Computational part (type and submit your answers in WORD only)

Please make sure that you include a cover page.

Question 1. (12 points) Alumni Donation Data (Simple Linear Regression). Continue with the same data from homework 1 and fit a simple linear regression on the data, where the alumni giving rate is the response variable \(Y\) of interest and the percentage of classes with fewer than 20 students as the predictor variable \(X\).

  1. What is the estimated slope? Is it significant at the \(\alpha = 0.05\) level? Clearly write out the null and alternative hypotheses, observed t-statistic, p-value, and interpret the estimate and test results.

  2. Repeat part a. above using the equivalent F-test.

  3. What is the value of \(R^2\)? Please interpret.

  4. What is the correlation coefficient \(r\) between \(X\) and \(Y\)? What is the relationship between \(r\) and \(R^2\)?

  5. Plot the training data (i.e., the data used to fit the model) with the fitted regression line and include a 95% (pointwise) confidence band for the mean responses. What do you observe about the confidence band at the point \(\left(\bar{X}, \bar{Y}\right)\)? Is it narrower or wider compared to the rest?

Question 2. (12 points) Simulation Study (Simple Linear Regression). Assume mean function \(E\left(Y|X\right) = 10 + 5 * X\). For this exercise, use set.seed(7052) to ensure reproducibility.

  1. Generate data with \(X \sim N\left(\mu = 2, \sigma = 0.1\right)\), sample size \(n = 100\), and error term \(\epsilon \sim N\left(\mu = 0, \sigma = 0.5\right)\).

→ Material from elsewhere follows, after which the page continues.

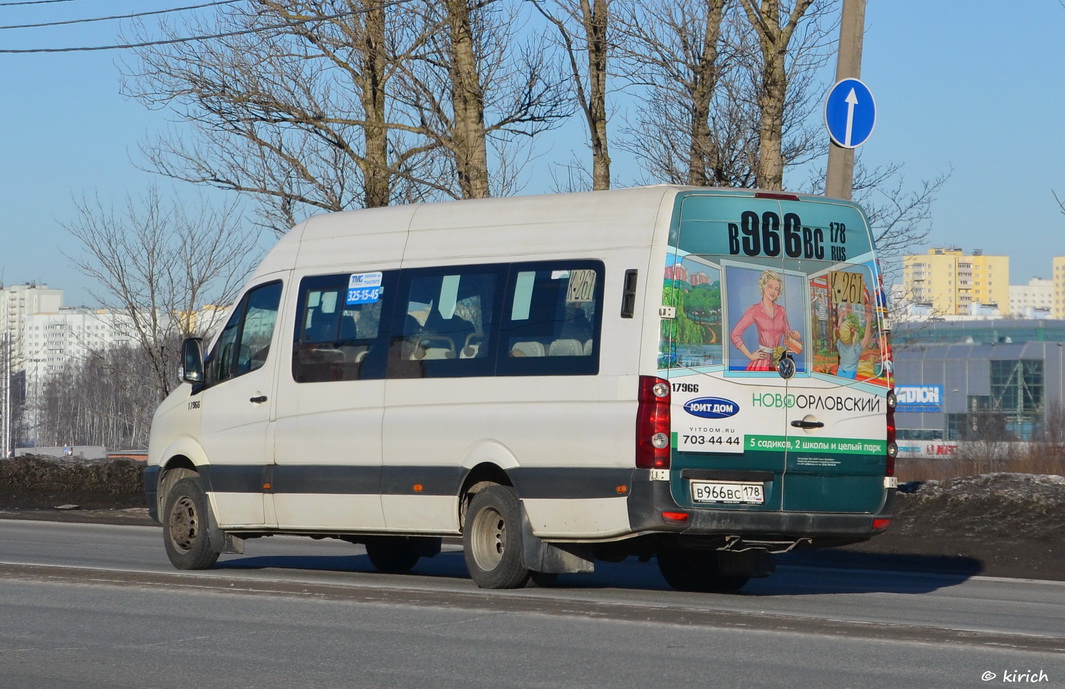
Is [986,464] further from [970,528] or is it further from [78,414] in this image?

  2. Fit a simple linear regression to the simulated data from part a. What is the estimated prediction equation? Report the estimated coefficients and their standard errors. Are they significant? Clearly write out the null and alternative hypotheses, observed t-statistic(s), p-value(s), and interpret the estimates and test results. What is fitted model’s MSE?

  3. Repeat part b), but re-simulate the data and change the error term to \(\epsilon \sim N\left(0, \sigma = 1\right)\)

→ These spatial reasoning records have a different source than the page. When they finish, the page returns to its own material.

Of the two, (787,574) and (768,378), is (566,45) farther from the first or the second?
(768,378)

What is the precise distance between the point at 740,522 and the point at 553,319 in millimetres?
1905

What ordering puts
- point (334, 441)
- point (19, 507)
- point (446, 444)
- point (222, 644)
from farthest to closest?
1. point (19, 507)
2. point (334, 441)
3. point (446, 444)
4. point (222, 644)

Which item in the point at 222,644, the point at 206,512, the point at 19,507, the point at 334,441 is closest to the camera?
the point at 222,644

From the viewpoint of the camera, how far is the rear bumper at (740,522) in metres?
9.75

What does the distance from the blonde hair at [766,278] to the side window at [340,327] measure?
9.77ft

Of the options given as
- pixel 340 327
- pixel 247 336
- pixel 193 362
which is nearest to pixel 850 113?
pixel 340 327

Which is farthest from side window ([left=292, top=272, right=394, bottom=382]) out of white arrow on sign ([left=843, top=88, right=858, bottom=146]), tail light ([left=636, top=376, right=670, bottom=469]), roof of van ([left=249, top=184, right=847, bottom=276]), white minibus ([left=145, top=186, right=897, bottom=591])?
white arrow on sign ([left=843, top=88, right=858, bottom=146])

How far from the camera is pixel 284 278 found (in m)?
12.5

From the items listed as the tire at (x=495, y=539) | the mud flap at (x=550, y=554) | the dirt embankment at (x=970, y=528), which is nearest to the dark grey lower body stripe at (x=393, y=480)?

  4. Repeat parts a)–c) using \(n = 400\). What do you conclude? What is the effect on the model parameter estimates when error variance gets smaller? What is the effect when sample size gets bigger?

  5. What about the MSE from each model?

Mathematics part (feel free to type or handwrite your solutions)

Question 3. (6 points) Bias and Variance of Parameter Estimates.

  1. What are the bias and variance of the OLS estimates \(\widehat{\beta}_0\) and \(\widehat{\beta}_1\)?

  2. What do you expect to happen to the variances of the OLS estimates of \(\beta_0\) and \(\beta_1\) when the sample size \(n\) increases? What do you expect when the error variance \(\sigma^2\) increases?

  3. What is the bias of the model’s MSE? What about the ML estimate of \(\sigma^2\)? What is the difference between these two estimates of \(\sigma^2\)? Why do we use MSE instead of the ML estimate?